§ **The request**: Which lines in the material below contain the string "foliage"? Pick out each one and copy it in full, keeping in mind that case counts.
** BEGIN Data provided **
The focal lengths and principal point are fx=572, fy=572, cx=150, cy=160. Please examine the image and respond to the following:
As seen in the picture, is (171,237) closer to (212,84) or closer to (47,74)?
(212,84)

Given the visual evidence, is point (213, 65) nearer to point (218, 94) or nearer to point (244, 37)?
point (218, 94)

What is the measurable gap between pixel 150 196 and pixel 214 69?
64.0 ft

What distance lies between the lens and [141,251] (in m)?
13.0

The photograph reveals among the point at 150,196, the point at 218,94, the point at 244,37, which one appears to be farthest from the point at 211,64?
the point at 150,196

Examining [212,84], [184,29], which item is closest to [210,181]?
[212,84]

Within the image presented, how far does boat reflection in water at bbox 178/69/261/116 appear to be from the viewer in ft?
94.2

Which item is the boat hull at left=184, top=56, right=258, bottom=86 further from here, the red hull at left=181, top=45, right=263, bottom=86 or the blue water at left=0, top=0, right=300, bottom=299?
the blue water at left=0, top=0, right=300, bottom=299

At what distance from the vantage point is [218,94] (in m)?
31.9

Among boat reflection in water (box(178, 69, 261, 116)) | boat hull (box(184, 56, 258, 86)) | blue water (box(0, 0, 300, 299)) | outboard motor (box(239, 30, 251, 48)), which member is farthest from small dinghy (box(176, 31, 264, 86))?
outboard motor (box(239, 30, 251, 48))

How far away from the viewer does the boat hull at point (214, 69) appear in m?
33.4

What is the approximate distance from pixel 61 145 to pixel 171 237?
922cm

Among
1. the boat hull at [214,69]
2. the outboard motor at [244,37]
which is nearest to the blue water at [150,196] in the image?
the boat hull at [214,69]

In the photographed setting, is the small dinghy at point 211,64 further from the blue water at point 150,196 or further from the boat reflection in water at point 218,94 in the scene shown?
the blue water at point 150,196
** END Data provided **
** BEGIN Data provided **
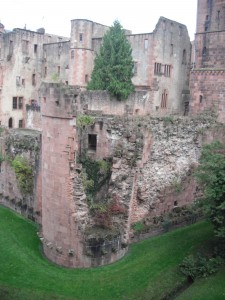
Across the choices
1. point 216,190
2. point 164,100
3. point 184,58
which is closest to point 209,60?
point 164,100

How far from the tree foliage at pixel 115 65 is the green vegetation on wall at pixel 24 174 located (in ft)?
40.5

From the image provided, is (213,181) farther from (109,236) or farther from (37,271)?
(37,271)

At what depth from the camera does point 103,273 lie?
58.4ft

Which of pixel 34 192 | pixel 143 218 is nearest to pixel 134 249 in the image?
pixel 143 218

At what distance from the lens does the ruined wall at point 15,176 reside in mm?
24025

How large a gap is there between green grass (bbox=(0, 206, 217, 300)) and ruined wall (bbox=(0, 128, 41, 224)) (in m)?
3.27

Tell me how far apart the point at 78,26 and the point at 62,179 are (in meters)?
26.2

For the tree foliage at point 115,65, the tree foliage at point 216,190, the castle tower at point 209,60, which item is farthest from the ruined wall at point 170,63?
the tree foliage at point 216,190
** END Data provided **
§ **Answer for the task**:
How far from the tree foliage at pixel 115 65 is the green vegetation on wall at pixel 24 174 located (in ft)?
For the tree foliage at point 115,65, the tree foliage at point 216,190, the castle tower at point 209,60, which item is farthest from the ruined wall at point 170,63?
the tree foliage at point 216,190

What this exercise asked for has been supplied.